_Input_
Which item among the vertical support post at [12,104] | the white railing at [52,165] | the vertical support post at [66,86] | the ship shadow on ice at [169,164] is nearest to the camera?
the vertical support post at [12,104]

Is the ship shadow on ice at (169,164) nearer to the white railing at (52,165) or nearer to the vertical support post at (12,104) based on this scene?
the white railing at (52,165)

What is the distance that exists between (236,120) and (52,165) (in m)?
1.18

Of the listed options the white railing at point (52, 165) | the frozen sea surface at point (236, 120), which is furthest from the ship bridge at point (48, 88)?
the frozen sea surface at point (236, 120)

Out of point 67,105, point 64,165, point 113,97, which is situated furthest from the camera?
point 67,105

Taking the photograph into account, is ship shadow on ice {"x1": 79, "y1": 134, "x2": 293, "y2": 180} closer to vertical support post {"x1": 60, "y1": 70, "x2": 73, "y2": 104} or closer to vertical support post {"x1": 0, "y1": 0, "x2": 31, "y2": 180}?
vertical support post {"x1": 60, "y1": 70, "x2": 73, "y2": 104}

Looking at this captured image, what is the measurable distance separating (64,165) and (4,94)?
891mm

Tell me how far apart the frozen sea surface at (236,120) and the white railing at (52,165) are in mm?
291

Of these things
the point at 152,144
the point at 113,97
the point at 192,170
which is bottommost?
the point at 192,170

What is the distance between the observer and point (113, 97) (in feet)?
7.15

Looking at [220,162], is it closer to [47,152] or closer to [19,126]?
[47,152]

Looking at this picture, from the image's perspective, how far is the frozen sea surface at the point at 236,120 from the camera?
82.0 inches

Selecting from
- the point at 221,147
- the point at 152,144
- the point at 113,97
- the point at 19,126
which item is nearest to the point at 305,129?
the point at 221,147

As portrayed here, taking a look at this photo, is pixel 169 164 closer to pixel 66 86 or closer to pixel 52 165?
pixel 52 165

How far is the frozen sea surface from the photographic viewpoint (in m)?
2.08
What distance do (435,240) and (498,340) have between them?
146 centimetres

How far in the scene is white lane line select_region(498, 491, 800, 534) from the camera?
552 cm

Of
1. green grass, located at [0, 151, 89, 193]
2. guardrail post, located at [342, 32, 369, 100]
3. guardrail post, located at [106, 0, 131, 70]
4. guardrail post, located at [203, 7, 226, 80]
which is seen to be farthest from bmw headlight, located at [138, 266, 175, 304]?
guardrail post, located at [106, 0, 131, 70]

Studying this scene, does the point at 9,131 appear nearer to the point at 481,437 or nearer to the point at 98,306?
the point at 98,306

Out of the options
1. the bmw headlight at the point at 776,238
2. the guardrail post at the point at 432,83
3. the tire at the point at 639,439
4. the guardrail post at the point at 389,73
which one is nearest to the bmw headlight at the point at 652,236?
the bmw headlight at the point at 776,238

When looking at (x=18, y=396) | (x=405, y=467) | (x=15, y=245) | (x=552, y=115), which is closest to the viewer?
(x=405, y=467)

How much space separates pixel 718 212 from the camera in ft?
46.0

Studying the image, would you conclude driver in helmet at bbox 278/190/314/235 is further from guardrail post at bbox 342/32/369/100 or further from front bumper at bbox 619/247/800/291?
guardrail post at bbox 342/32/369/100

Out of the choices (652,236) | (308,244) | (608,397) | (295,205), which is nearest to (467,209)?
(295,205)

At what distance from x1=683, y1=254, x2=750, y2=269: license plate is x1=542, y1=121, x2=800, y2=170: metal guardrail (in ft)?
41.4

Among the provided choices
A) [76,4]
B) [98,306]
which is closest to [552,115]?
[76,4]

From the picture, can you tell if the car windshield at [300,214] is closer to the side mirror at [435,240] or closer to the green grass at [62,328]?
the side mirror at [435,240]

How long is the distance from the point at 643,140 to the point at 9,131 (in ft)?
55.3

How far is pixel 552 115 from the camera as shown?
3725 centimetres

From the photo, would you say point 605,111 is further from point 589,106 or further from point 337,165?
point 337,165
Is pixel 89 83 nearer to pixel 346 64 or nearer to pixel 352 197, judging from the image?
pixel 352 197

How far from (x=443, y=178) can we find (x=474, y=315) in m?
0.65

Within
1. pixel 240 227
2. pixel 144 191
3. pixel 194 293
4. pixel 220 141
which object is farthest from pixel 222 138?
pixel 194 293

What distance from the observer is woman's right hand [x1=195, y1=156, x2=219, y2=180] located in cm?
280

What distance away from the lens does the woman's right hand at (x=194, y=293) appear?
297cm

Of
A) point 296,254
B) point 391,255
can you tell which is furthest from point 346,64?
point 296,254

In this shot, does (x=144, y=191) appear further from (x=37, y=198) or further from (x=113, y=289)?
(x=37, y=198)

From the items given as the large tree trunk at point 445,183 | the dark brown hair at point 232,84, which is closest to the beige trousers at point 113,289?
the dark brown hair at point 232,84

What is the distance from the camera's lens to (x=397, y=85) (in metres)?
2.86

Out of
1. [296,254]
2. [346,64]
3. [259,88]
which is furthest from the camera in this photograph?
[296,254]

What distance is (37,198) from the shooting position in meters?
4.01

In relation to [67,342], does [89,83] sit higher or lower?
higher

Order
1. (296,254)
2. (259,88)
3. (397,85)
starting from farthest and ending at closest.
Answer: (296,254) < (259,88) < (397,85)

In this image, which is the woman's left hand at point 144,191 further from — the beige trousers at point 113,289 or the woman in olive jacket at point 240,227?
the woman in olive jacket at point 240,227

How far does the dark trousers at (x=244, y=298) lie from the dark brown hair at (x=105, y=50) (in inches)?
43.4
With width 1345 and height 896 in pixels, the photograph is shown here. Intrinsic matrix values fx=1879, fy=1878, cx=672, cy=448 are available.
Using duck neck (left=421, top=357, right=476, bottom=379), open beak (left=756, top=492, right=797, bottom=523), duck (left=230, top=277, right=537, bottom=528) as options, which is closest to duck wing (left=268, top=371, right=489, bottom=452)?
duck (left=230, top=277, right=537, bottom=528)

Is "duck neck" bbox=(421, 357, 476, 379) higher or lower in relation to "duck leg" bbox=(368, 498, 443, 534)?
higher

_Objective_
Write the data out again in full and exactly.

_Expected answer_
Which item among the vertical support post at [12,104] | the white railing at [52,165] | the vertical support post at [66,86] | the ship shadow on ice at [169,164] is nearest to the camera?
the vertical support post at [12,104]

Is the ship shadow on ice at (169,164) nearer to the white railing at (52,165) or nearer to the vertical support post at (12,104) based on this scene?
the white railing at (52,165)

What is the distance that exists between (236,120) and (52,165) (in m)?
1.18

Of the listed options the white railing at point (52, 165) | the frozen sea surface at point (236, 120), which is furthest from the ship bridge at point (48, 88)?
the frozen sea surface at point (236, 120)

Out of point 67,105, point 64,165, point 113,97, which is situated furthest from the camera?
point 67,105

Taking the photograph into account, is ship shadow on ice {"x1": 79, "y1": 134, "x2": 293, "y2": 180} closer to vertical support post {"x1": 60, "y1": 70, "x2": 73, "y2": 104} or closer to vertical support post {"x1": 0, "y1": 0, "x2": 31, "y2": 180}?
vertical support post {"x1": 60, "y1": 70, "x2": 73, "y2": 104}

Looking at this captured image, what is the measurable distance separating (64,165) and (4,94)?
891mm

Tell me how far apart the frozen sea surface at (236,120) and the white railing at (52,165) are in mm?
291

Of these things
the point at 152,144
the point at 113,97
the point at 192,170
which is bottommost?
the point at 192,170

What is the distance between the observer and point (113, 97) (in feet)?
7.15

Looking at [220,162], is it closer to [47,152] or closer to [19,126]?
[47,152]

Looking at this picture, from the image's perspective, how far is the frozen sea surface at the point at 236,120 from the camera?
82.0 inches

Selecting from
- the point at 221,147
- the point at 152,144
- the point at 113,97
- the point at 19,126
which item is nearest to the point at 305,129?
the point at 221,147

As portrayed here, taking a look at this photo, is pixel 169 164 closer to pixel 66 86 or closer to pixel 52 165?
pixel 52 165

How far is the frozen sea surface from the photographic viewpoint (in m)?
2.08
What distance do (435,240) and (498,340) have between them?
146 centimetres

How far in the scene is white lane line select_region(498, 491, 800, 534) from the camera?
552 cm

Of
1. green grass, located at [0, 151, 89, 193]
2. guardrail post, located at [342, 32, 369, 100]
3. guardrail post, located at [106, 0, 131, 70]
4. guardrail post, located at [203, 7, 226, 80]
which is seen to be farthest from bmw headlight, located at [138, 266, 175, 304]?
guardrail post, located at [106, 0, 131, 70]

Studying this scene, does the point at 9,131 appear nearer to the point at 481,437 or nearer to the point at 98,306?
the point at 98,306

Out of the options
1. the bmw headlight at the point at 776,238
2. the guardrail post at the point at 432,83
3. the tire at the point at 639,439
4. the guardrail post at the point at 389,73
which one is nearest to the bmw headlight at the point at 652,236?
the bmw headlight at the point at 776,238

When looking at (x=18, y=396) | (x=405, y=467) | (x=15, y=245) | (x=552, y=115), which is closest to the viewer?
(x=405, y=467)

How much space separates pixel 718 212 from the camera in ft?
46.0

Studying the image, would you conclude driver in helmet at bbox 278/190/314/235 is further from guardrail post at bbox 342/32/369/100 or further from front bumper at bbox 619/247/800/291?
guardrail post at bbox 342/32/369/100

Out of the choices (652,236) | (308,244) | (608,397) | (295,205), which is nearest to (467,209)?
(295,205)

At what distance from x1=683, y1=254, x2=750, y2=269: license plate is x1=542, y1=121, x2=800, y2=170: metal guardrail (in ft)?
41.4

Among the provided choices
A) [76,4]
B) [98,306]
which is closest to [552,115]?
[76,4]

From the picture, can you tell if the car windshield at [300,214] is closer to the side mirror at [435,240] or closer to the green grass at [62,328]?
the side mirror at [435,240]

How long is the distance from the point at 643,140 to the point at 9,131 (in ft)?
55.3

How far is pixel 552 115 from the camera as shown?
3725 centimetres

From the photo, would you say point 605,111 is further from point 589,106 or further from point 337,165?
point 337,165
Is pixel 89 83 nearer to pixel 346 64 or nearer to pixel 352 197, judging from the image?
pixel 352 197

How far from (x=443, y=178) can we find (x=474, y=315) in m?
0.65

Within
1. pixel 240 227
2. pixel 144 191
3. pixel 194 293
4. pixel 220 141
which object is farthest from pixel 222 138?
pixel 194 293

What distance from the observer is woman's right hand [x1=195, y1=156, x2=219, y2=180] located in cm?
280

What distance away from the lens does the woman's right hand at (x=194, y=293) appear?
297cm

Of
A) point 296,254
B) point 391,255
can you tell which is furthest from point 346,64?
point 296,254

In this shot, does (x=144, y=191) appear further from (x=37, y=198) or further from (x=113, y=289)?
(x=37, y=198)

From the items given as the large tree trunk at point 445,183 | the dark brown hair at point 232,84, which is closest to the beige trousers at point 113,289?
the dark brown hair at point 232,84

What is the distance from the camera's lens to (x=397, y=85) (in metres)?
2.86

Out of
1. [296,254]
2. [346,64]
3. [259,88]
which is furthest from the camera in this photograph?
[296,254]

What distance is (37,198) from the shooting position in meters?
4.01

In relation to [67,342], does [89,83] sit higher or lower?
higher

Order
1. (296,254)
2. (259,88)
3. (397,85)
starting from farthest and ending at closest.
Answer: (296,254) < (259,88) < (397,85)

In this image, which is the woman's left hand at point 144,191 further from — the beige trousers at point 113,289 or the woman in olive jacket at point 240,227?
the woman in olive jacket at point 240,227

How far does the dark trousers at (x=244, y=298) lie from the dark brown hair at (x=105, y=50) (in inches)?
43.4
With width 1345 and height 896 in pixels, the photograph is shown here. Intrinsic matrix values fx=1879, fy=1878, cx=672, cy=448 are available.
Using duck neck (left=421, top=357, right=476, bottom=379), open beak (left=756, top=492, right=797, bottom=523), duck (left=230, top=277, right=537, bottom=528) as options, which is closest to duck wing (left=268, top=371, right=489, bottom=452)?
duck (left=230, top=277, right=537, bottom=528)

Is "duck neck" bbox=(421, 357, 476, 379) higher or lower in relation to "duck leg" bbox=(368, 498, 443, 534)?
higher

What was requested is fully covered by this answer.